As a result of these partnerships, the availability of mining jobs has increased in San Bartolomé and a transparent and stable market for the purchase of silver oxide ore now exists. It also has shown how modern mining, together with
solid environmental, social and governance programmes, can allow for the reactivation of a regional mining industry and the meaningful contribution to the economic development of those regions.
THIS STRATEGY PROVIDES A BUSINESS OPPORTUNITY FOR THE REMOTE ASMS, WHICH DO NOT HAVE EASY ACCESS TO PROCESSORS, AND ALSO HELPS TO PROTECT THE CERRO DE POTOSI AFTER CENTURIES OF HEAVY INDUSTRIAL MINING.
This was illustrated through an independent socio-economic impact study undertaken by Oxford Economics in late 2021. This study found that, in terms of its economic contribution, Manquiri’s direct contribution of US$71.1 million to Bolivian GDP stimulated a further indirect boost to the GDP of US$147 million. Of this, US$96 million indirectly benefited the wider mining industry.
Given the importance of job creation in this sector, there is a need to work within a framework of strategic objectives that can both achieve increased production for the cooperativas and adhere to clean technologies that allow sustainable mining.

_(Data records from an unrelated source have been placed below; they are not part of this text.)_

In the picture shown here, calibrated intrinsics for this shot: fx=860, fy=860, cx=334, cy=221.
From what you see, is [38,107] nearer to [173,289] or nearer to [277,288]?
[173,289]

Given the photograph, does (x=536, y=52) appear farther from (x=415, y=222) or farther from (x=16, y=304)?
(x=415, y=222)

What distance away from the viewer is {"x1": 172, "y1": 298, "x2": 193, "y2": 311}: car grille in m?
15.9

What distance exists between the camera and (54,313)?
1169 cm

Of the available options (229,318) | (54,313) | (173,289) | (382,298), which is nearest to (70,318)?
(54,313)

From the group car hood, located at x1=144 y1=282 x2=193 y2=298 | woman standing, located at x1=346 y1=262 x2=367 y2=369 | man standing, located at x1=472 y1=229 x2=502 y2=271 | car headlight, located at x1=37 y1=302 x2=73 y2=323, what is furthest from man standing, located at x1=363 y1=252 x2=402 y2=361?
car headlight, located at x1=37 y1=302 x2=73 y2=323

The work outlined in this article demonstrates the possibility and potential for other large-scale miners to work in association with small local businesses, creating a functional symbiosis that can be regulated and managed.
The building and maintenance of these partnerships takes time and trust, but Bolivia is showing how its way of working with ASMs is a win-win. The purchase of third-party ore augments the mineral processing plant operator’s mineral resources and helps to keep the San Bartolomé mill running at near capacity. In return, the ASMs have a stable and reliable partner and income stream.
The government is also starting to benefit from the arrangement. In October 2022, Bolivia’s government struck a deal with gold mining cooperativas, agreeing to a 4.8% tax levy on the gross value of gold sales. While this tax will apply only to gold and not to other metals, it represents progress.
In the meantime, the impact of artisanal mining on the global economy will continue to expand and gain importance. Ways of legitimising the ASM sector can continue to be developed and adapted, with the potential for companies both large and small to improve local and international business.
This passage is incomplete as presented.